Document.
Hans Ehlers (15 July 1914 – 27 December 1944) was a German military aviator who served in the Luftwaffe during World War II. As a fighter ace, he was credited with 55—that is, 55 aerial combat encounters resulting in the destruction of the enemy aircraft—claimed in an unknown number of combat missions. He claimed eleven victories on the Eastern Front and 44 over the Western Allies, including 23 four-engine bombers.

Born in Hennstedt, Ehlers volunteered for service with the Condor Legion during the Spanish Civil War where he was assigned to the ground crew of Jagdgruppe 88 (J/88—88th Fighter Group). Following service in Spain, Ehlers was trained as a fighter pilot and posted to Jagdgeschwader 3 (JG 3—3rd Fighter Wing) He claimed his first aerial victory on 18 May 1940 during the Battle of France. He then fought in Battle of Britain and Operation Barbarossa, the invasion of the Soviet Union. Due to an organizational change, his unit became part of Jagdgeschwader 1 (JG 1—1st Fighter Wing) in early 1942 and was stationed on the Western Front and fighting in Defense of the Reich.

Data segment.
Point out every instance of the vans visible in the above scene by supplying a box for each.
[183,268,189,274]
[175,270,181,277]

Written tasks.
A - According to the text on Hans Ehlers, why did his unit become part of Jagdgeschwader 1 in early 1942? Answer in one to three sentences.
B - Extend the text on Hans Ehlers from the point where it stops.
The lines play no part in this work.

The replies.
A - His unit became part of Jagdgeschwader 1 in early 1942 because of an organizational change.

B -
Ehlers was appointed Gruppenkommandeur (group commander) of I. Gruppe (1st group) of JG 1. On 9 June 1944, Ehlers was awarded the Knight's Cross of the Iron Cross and was killed in action on 27 December 1944, when he was shot down near Bereborn during the Battle of the Bulge.

Early life and career
Ehlers was born on 15 July 1914 in a Hennstedt, at the time in the Province of Schleswig-Holstein of the German Empire. He volunteered for service with the Condor Legion during the Spanish Civil War. There, Ehlers was a member of the groundstaff of 3. Staffel (3rd squadron) of Jagdgruppe 88 (J/88–88th Fighter Group), at the time under the command of Adolf Galland. For his service in Spain, he was awarded the Spanish Cross in Silver with Swords () on 14 April 1939. Following his return from Spain, Ehlers received flight training at the pilot school in Salzwedel starting on 1 August. On 18 September, he transferred to the Jagdfliegerschule 1, the fighter pilot school at Werneuchen before he was posted to the Ergänzungs-Jagdgruppe Merseburg, a supplementary training unit based at Merseburg, on 16 November.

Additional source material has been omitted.